IV rush and IV crush on AMD
Implied volatility spikes into the report (the IV rush) and collapses afterward (the IV crush). AMD’s frequent, large overshoots mean the crush has not reliably favored sellers — when the move beats the implied, long premium can still come out ahead despite it, which is the two-sided nature of holding options through earnings.
What AMD’s earnings data means for options
These figures are a reference point, not a signal. AMD has cleared its implied move in nearly two of every three reports (about 63%), and the ±21.2% 95th-percentile figure marks the realistic worst case any position would need to withstand. The practical use is to compare a given quarter’s live implied move against this history — and to understand how each structure behaves around that move: a straddle or strangle needs the actual move to exceed the implied to pay, while an iron condor or butterfly needs it to stay smaller. You can test any of them against AMD’s full history in the EarningsWatcher app rather than relying on a rule of thumb.
Frequently asked questions
How much does AMD move on earnings?
Over its last 16 earnings reports (roughly the past 10 years, as of June 2026), AMD's average earnings-day peak move was about plus or minus 10.7%, with a median near plus or minus 9.9%. Tail risk is high: the 95th-percentile move is about plus or minus 21.2%, so double-digit reactions are the norm.
Does AMD usually beat its implied move?
More often than not.

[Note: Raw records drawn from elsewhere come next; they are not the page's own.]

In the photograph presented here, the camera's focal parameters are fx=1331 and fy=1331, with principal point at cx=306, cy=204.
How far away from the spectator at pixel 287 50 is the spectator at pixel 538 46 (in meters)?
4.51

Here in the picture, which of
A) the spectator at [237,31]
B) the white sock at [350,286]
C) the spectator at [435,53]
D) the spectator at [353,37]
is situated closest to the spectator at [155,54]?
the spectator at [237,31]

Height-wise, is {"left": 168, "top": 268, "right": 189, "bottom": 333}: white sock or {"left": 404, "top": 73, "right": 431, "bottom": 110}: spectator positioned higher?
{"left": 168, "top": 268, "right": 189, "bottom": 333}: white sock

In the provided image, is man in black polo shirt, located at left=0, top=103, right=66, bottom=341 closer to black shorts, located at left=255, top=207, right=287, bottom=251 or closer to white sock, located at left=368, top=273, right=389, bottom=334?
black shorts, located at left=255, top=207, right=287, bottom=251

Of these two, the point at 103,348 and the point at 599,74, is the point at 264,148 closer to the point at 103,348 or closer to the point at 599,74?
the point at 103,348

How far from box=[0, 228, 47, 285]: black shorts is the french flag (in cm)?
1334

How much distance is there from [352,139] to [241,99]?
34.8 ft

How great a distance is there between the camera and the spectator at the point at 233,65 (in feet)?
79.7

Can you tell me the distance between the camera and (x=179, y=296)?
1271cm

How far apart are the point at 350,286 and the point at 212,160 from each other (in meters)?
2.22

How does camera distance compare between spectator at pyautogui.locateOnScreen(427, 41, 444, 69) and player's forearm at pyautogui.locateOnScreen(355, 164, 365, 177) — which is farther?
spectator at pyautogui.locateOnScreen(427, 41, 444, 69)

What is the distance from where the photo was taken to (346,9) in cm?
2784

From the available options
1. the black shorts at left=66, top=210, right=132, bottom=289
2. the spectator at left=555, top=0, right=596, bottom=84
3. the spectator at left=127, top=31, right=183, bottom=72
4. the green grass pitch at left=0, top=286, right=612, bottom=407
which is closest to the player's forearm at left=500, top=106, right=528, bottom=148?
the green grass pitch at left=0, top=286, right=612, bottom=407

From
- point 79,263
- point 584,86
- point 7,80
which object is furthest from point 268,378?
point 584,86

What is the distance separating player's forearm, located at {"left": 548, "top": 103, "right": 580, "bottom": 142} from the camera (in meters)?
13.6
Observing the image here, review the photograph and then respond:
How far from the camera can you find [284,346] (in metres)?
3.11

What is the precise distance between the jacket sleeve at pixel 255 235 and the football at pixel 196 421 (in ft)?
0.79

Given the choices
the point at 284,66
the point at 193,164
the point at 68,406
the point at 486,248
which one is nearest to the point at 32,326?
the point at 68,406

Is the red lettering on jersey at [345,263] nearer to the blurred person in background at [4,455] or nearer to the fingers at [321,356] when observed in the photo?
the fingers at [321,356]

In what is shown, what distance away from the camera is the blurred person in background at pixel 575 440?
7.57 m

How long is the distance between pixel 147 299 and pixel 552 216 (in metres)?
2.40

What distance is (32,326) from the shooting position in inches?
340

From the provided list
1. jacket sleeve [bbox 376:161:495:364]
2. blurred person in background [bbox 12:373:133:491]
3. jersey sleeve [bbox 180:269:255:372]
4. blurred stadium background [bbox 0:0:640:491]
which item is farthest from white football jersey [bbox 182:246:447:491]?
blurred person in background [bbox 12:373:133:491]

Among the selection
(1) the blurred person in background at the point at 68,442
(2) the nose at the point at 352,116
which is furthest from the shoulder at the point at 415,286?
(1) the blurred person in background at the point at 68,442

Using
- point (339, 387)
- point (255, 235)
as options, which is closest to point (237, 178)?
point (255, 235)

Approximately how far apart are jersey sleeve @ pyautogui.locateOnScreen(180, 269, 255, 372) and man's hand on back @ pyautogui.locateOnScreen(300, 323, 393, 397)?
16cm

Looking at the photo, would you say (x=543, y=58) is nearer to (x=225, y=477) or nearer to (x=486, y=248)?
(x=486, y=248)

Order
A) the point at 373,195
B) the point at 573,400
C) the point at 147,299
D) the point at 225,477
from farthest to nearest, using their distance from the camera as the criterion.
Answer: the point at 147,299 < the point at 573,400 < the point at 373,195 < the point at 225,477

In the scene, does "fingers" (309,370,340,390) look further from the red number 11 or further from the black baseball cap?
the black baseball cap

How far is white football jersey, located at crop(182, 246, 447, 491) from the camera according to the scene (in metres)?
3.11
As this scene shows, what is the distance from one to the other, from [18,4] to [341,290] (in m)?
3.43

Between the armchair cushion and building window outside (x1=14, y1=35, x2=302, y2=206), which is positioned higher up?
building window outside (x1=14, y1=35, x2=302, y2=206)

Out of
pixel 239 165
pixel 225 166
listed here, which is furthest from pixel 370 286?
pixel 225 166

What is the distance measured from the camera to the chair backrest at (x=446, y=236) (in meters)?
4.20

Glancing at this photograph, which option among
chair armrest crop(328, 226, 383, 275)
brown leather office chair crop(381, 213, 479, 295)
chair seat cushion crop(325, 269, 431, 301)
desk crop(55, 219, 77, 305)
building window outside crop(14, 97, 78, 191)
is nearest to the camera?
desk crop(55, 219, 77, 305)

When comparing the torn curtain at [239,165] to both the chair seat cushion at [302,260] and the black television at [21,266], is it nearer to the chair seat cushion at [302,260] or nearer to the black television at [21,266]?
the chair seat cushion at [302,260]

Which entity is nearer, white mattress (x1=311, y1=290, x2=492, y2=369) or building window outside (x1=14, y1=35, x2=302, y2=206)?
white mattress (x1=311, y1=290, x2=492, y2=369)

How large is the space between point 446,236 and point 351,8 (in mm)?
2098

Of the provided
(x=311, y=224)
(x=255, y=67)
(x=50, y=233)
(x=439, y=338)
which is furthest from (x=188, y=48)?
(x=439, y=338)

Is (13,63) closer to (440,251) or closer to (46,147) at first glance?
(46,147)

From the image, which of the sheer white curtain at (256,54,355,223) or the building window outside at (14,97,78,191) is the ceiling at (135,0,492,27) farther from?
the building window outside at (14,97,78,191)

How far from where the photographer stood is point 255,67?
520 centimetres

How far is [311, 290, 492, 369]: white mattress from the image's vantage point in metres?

AMD's actual move has topped its options-implied move in about 63% of recent reports (roughly 10 of 16) — one of the highest beat rates among large-cap tech. When AMD beats its implied move, it often does so by a wide margin, which has historically been favorable to premium buyers; the wide tail also means positions on either side carry significant risk.
What is AMD's implied move for earnings?
The implied move only firms up as an earnings date approaches, so there is no meaningful implied move far in advance. As a reference, AMD's recent reports have priced implied moves of roughly 8% to 9%. Check the live implied move in the EarningsWatcher app as the next report nears, and compare it to the plus or minus 10.7% historical average.
When does AMD report earnings?
AMD reports quarterly, after the market close (AMC), typically in late January or early February, late April or early May, late July or early August, and late October or early November. Confirm the exact upcoming date on a live earnings calendar before trading.